● **PROMPT**
Reproduce word for word the data below, starting with the line that contains "How widely are" and going on through the end of the data. Leave the pictures out of your answer.

● **TASK DATA**
■ ■ ■ ■ ■

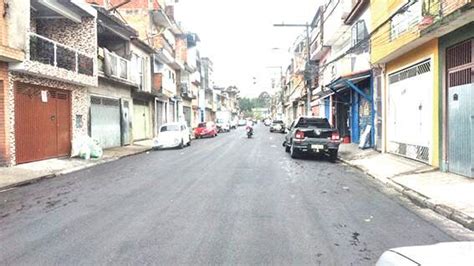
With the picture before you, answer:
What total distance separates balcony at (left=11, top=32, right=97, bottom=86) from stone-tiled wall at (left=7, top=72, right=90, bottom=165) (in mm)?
347

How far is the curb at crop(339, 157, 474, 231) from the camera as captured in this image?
7.93 metres

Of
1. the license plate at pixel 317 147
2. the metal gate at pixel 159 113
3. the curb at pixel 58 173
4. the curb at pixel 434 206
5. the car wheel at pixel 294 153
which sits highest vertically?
the metal gate at pixel 159 113

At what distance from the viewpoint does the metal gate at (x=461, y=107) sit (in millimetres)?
11891

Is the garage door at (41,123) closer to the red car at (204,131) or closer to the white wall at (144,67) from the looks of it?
the white wall at (144,67)

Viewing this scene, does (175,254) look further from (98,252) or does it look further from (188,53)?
(188,53)

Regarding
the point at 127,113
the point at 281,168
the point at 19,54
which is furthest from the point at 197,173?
the point at 127,113

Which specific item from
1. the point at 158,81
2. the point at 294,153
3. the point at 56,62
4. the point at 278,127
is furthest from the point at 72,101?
the point at 278,127

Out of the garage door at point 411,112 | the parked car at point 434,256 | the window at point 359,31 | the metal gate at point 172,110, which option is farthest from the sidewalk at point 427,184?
the metal gate at point 172,110

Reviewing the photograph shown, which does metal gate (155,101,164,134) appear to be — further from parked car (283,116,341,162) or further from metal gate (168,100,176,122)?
parked car (283,116,341,162)

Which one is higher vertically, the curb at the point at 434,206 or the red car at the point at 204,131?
the red car at the point at 204,131

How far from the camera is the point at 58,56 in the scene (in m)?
19.6

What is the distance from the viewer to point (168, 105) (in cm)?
4766

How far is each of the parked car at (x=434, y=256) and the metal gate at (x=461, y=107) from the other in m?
9.78

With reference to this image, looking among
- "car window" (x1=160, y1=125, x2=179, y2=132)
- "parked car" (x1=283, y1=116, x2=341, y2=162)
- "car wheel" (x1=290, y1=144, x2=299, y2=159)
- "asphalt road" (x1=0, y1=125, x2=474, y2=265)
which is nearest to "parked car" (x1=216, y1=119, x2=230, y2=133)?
"car window" (x1=160, y1=125, x2=179, y2=132)
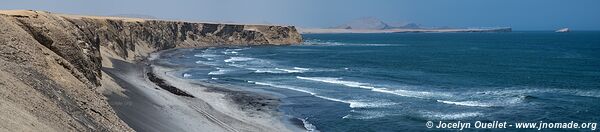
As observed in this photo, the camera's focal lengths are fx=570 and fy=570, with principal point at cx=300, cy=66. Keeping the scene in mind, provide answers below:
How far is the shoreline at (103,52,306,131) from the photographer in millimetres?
29375

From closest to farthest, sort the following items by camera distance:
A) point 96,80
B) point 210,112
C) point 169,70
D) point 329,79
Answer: point 96,80, point 210,112, point 329,79, point 169,70

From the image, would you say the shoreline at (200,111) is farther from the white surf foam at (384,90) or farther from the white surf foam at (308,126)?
the white surf foam at (384,90)

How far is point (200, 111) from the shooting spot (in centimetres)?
3716

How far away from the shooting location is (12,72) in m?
21.8

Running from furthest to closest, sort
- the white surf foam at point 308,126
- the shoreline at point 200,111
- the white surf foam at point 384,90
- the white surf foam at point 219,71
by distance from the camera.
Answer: the white surf foam at point 219,71
the white surf foam at point 384,90
the white surf foam at point 308,126
the shoreline at point 200,111

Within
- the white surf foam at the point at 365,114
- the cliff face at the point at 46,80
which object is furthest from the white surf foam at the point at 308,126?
the cliff face at the point at 46,80

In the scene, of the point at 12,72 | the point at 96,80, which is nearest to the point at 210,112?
the point at 96,80

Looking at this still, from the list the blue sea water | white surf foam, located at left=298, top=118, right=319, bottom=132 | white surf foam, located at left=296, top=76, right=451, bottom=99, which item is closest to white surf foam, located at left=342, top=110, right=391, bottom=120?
the blue sea water

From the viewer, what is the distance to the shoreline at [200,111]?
2938 cm

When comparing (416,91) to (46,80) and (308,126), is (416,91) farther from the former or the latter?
(46,80)

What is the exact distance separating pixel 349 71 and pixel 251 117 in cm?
3683

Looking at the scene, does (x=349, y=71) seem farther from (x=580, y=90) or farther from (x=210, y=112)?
(x=210, y=112)

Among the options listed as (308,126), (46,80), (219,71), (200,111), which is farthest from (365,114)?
(219,71)

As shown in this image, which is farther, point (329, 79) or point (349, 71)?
point (349, 71)
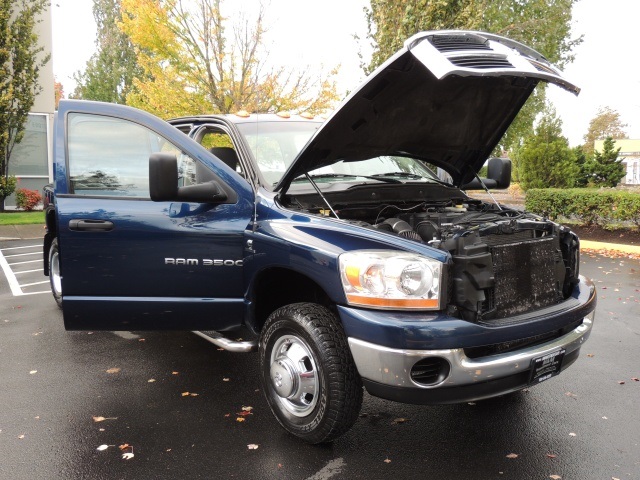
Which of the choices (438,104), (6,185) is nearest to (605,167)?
(6,185)

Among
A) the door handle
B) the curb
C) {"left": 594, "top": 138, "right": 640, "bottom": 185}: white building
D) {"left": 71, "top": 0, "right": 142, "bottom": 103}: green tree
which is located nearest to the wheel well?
the door handle

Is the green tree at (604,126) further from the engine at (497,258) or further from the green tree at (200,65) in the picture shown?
the engine at (497,258)

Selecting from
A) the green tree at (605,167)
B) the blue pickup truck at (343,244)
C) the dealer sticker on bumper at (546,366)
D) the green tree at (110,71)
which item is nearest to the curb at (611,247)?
the blue pickup truck at (343,244)

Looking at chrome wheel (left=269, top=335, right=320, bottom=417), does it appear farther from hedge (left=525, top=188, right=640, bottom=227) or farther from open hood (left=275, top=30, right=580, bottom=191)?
hedge (left=525, top=188, right=640, bottom=227)

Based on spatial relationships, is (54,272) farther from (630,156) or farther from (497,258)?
(630,156)

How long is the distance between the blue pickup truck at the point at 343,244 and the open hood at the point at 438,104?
1 centimetres

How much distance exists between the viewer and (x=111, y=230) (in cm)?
374

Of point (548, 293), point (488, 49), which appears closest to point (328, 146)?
point (488, 49)

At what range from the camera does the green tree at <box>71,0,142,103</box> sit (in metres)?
33.9

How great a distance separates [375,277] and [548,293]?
120cm

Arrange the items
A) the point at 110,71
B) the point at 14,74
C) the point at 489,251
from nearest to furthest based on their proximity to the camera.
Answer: the point at 489,251 < the point at 14,74 < the point at 110,71

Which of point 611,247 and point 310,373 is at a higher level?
point 310,373

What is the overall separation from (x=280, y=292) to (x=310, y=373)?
715 millimetres

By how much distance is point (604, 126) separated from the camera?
64.9 meters
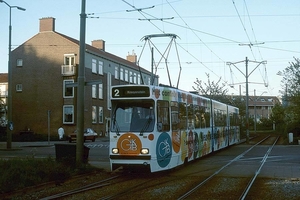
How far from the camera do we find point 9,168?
1354 centimetres

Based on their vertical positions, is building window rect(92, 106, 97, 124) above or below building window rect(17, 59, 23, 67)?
below

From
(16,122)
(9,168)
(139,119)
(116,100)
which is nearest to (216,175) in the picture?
(139,119)

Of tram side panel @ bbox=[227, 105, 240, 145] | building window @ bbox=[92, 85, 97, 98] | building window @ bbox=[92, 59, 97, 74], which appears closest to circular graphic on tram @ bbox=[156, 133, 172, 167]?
tram side panel @ bbox=[227, 105, 240, 145]

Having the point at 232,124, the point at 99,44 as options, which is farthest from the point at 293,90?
the point at 99,44

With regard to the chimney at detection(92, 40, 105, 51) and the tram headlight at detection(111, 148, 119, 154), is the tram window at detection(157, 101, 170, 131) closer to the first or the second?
the tram headlight at detection(111, 148, 119, 154)

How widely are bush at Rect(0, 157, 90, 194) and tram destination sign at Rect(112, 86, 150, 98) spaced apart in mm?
3020

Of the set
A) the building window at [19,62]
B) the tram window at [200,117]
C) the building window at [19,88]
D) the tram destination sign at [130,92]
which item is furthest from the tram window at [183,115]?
the building window at [19,62]

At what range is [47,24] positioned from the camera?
54.2 m

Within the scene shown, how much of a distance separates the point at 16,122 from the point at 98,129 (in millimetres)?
10278

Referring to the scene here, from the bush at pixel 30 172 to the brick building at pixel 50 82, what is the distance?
3652 centimetres

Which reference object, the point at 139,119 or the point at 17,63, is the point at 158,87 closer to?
the point at 139,119

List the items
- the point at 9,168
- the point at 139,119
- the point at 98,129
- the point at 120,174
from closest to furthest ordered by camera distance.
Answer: the point at 9,168
the point at 139,119
the point at 120,174
the point at 98,129

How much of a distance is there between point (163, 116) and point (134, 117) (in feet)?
3.44

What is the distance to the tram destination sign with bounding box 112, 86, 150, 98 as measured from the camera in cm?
1448
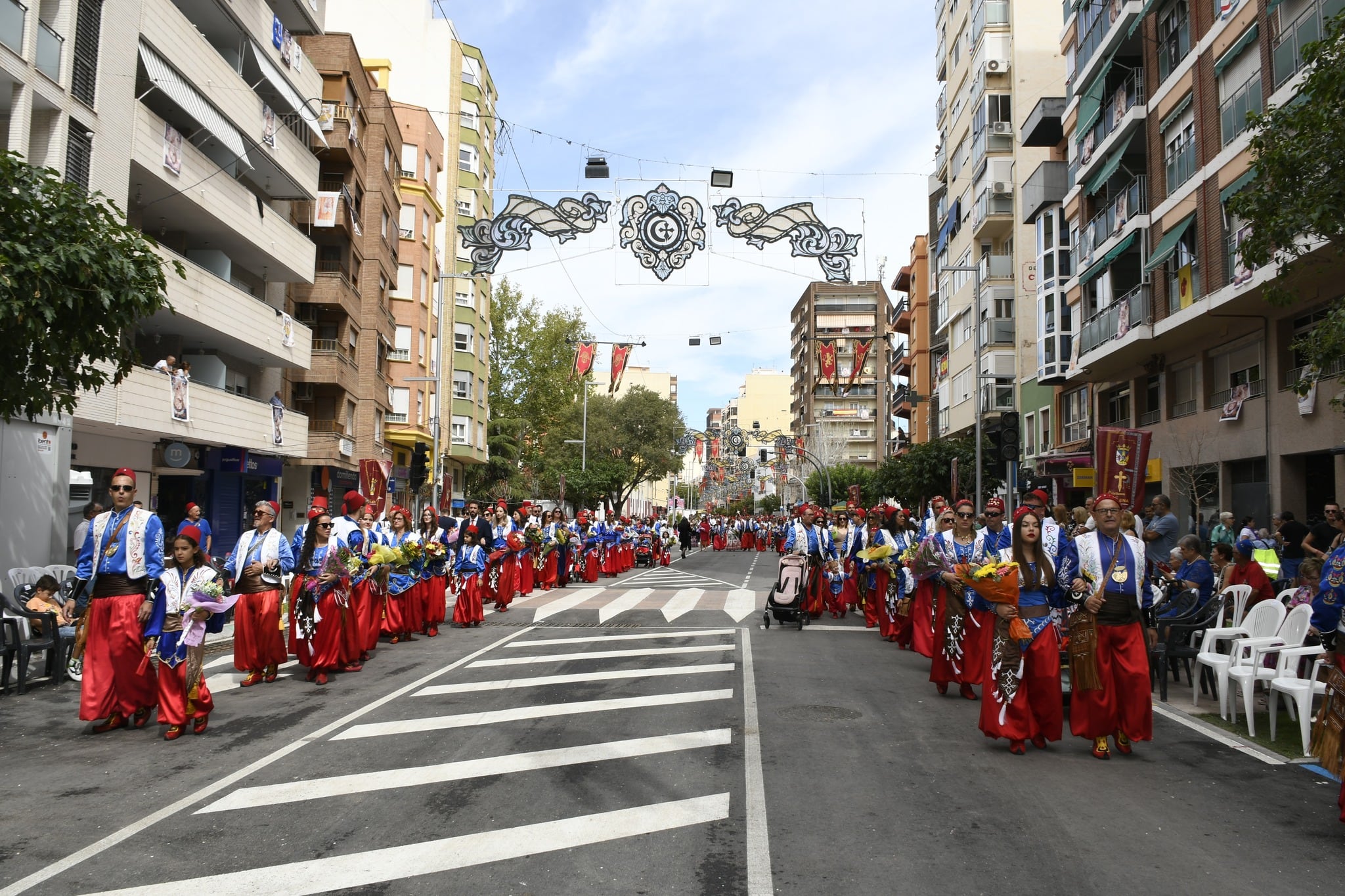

■ ■ ■ ■ ■

● **FINISHED EXERCISE**
How widely are bush at Rect(0, 157, 90, 194) and tram destination sign at Rect(112, 86, 150, 98) spaced apart in mm?
3020

Of the set
A) the building window at [19,62]
B) the tram window at [200,117]
C) the building window at [19,88]
D) the tram destination sign at [130,92]
which item is furthest from the tram window at [183,115]?
the building window at [19,62]

At what range is [47,24] positioned from the camera?
54.2 m

Within the scene shown, how much of a distance separates the point at 16,122 from the point at 98,129 (in millimetres)?
10278

Referring to the scene here, from the bush at pixel 30 172 to the brick building at pixel 50 82, what is the distance?
3652 centimetres

Which reference object, the point at 139,119 or the point at 17,63, is the point at 158,87 closer to?
the point at 139,119

List the items
- the point at 9,168
- the point at 139,119
- the point at 98,129
- the point at 120,174
from closest to furthest ordered by camera distance.
Answer: the point at 9,168
the point at 139,119
the point at 120,174
the point at 98,129

How much of a distance is there between point (163, 116) and point (134, 117) (in feet)?
3.44

What is the distance to the tram destination sign with bounding box 112, 86, 150, 98 as measured from the camera in cm?
1448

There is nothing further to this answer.